O vocabulário de uma marca é organizado em três categorias que funcionam juntas — criando um sistema verbal que vai do que é exclusivamente da marca ao que nunca pertence a ela.
Termos Proprietários — São os termos mais valiosos do vocabulário — aqueles que a marca criou, adotou ou ressignificou de forma tão consistente que passaram a pertencer à sua identidade. Quando alguém usa um termo proprietário de uma marca, está, conscientemente ou não, usando a linguagem dela.
No Estúdio Sociedade das Marcas, "lastro" é um termo proprietário. Não foi inventado pelo estúdio — mas foi adotado com tanta consistência e intenção que passou a ser reconhecido como parte da linguagem da marca. Quando alguém fala em "marca com lastro" em um contexto de branding, o estúdio está presente naquela conversa.
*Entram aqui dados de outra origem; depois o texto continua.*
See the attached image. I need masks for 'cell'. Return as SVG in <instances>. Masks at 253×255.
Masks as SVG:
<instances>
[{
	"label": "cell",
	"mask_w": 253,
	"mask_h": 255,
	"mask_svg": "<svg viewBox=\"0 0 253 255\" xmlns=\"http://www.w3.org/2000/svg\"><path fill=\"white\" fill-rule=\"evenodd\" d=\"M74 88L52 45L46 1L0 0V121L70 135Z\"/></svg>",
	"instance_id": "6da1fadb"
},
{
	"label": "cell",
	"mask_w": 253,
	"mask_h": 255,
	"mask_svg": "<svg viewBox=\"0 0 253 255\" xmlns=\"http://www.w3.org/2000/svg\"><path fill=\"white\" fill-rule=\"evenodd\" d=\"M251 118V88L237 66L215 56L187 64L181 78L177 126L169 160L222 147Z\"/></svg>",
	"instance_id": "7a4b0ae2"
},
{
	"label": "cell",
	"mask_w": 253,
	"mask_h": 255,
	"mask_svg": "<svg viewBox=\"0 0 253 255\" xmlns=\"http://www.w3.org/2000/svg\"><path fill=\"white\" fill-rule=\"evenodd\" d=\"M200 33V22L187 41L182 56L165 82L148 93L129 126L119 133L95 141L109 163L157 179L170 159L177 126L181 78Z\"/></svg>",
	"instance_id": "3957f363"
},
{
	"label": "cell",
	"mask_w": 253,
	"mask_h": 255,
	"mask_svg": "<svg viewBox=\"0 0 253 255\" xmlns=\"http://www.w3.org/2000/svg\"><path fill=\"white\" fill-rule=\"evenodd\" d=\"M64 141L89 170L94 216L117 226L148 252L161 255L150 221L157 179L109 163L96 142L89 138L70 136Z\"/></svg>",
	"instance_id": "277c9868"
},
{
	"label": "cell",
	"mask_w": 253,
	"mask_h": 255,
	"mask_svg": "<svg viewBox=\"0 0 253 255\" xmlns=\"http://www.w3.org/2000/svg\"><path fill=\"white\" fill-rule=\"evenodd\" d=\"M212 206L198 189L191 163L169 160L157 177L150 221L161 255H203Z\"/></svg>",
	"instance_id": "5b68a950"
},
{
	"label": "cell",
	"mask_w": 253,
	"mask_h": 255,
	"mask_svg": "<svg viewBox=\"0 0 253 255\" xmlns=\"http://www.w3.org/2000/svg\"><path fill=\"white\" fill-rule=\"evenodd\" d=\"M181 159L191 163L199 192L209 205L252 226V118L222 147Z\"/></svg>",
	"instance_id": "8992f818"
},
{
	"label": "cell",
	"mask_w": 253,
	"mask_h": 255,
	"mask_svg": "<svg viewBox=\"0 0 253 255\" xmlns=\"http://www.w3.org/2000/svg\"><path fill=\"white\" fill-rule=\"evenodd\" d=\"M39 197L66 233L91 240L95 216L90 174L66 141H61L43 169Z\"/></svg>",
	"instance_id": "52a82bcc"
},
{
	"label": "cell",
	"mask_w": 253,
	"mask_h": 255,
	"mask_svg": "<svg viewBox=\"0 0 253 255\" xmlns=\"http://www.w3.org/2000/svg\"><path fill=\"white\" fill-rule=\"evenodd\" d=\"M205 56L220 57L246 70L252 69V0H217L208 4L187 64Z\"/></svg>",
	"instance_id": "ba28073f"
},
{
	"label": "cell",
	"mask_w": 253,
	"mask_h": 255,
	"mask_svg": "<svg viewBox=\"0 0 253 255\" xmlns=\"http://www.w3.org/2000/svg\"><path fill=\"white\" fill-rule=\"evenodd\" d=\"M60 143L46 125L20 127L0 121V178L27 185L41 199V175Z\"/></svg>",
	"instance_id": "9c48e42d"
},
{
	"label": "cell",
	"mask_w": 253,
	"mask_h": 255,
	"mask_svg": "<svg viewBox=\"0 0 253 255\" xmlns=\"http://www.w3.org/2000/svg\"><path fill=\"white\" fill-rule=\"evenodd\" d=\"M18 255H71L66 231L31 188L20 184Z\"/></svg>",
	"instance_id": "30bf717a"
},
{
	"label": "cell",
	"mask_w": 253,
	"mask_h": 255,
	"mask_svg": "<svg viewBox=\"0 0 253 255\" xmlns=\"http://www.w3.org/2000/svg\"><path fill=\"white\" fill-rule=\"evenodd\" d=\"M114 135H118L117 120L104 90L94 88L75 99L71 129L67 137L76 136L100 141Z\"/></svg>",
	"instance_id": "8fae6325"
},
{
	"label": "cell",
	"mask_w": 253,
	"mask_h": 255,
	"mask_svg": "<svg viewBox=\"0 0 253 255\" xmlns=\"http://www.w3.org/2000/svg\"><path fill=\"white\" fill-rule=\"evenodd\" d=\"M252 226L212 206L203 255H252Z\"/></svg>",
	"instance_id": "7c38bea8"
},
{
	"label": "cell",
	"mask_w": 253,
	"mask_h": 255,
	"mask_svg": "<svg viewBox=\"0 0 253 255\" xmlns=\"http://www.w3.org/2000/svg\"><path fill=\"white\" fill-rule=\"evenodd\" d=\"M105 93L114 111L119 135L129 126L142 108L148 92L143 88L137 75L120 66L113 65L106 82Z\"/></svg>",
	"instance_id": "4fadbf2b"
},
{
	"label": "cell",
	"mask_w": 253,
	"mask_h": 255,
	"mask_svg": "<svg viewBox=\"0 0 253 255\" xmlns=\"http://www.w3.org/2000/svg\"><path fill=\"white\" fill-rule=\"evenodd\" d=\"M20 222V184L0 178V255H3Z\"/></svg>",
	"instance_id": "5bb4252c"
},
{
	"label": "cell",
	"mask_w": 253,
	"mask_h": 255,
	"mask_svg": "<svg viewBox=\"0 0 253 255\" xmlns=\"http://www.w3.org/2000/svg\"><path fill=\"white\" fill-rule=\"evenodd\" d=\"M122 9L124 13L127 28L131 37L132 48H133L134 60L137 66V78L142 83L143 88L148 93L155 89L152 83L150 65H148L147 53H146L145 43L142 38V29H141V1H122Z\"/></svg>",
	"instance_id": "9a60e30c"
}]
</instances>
Termos Preferenciais — São as escolhas verbais que a marca faz quando existe mais de uma forma de dizer a mesma coisa. Não são exclusivos — outros podem usar as mesmas palavras. Mas a marca tem uma preferência consistente por eles, porque carregam o tom, o peso e o caráter arquetipal mais alinhados com a identidade.
A diferença entre "revelar" e "criar", entre "escuta" e "pesquisa", entre "símbolo" e "logo" — não é trivial para uma marca que tem uma posição clara sobre o que faz e como faz.
Termos Proibidos — São as palavras que a marca nunca usa — porque contradizem o posicionamento, porque pertencem ao território do que ela rejeita ou porque enfraquecem qualquer comunicação que as carregue.
"Inovação", "solução", "excelência", "qualidade" — não porque essas palavras sejam ruins em si, mas porque foram tão usadas por tantas marcas sem nenhuma substância real que perderam todo o peso. Uma marca com posicionamento forte não precisa desses termos. Quando os usa, parece que não tem posicionamento.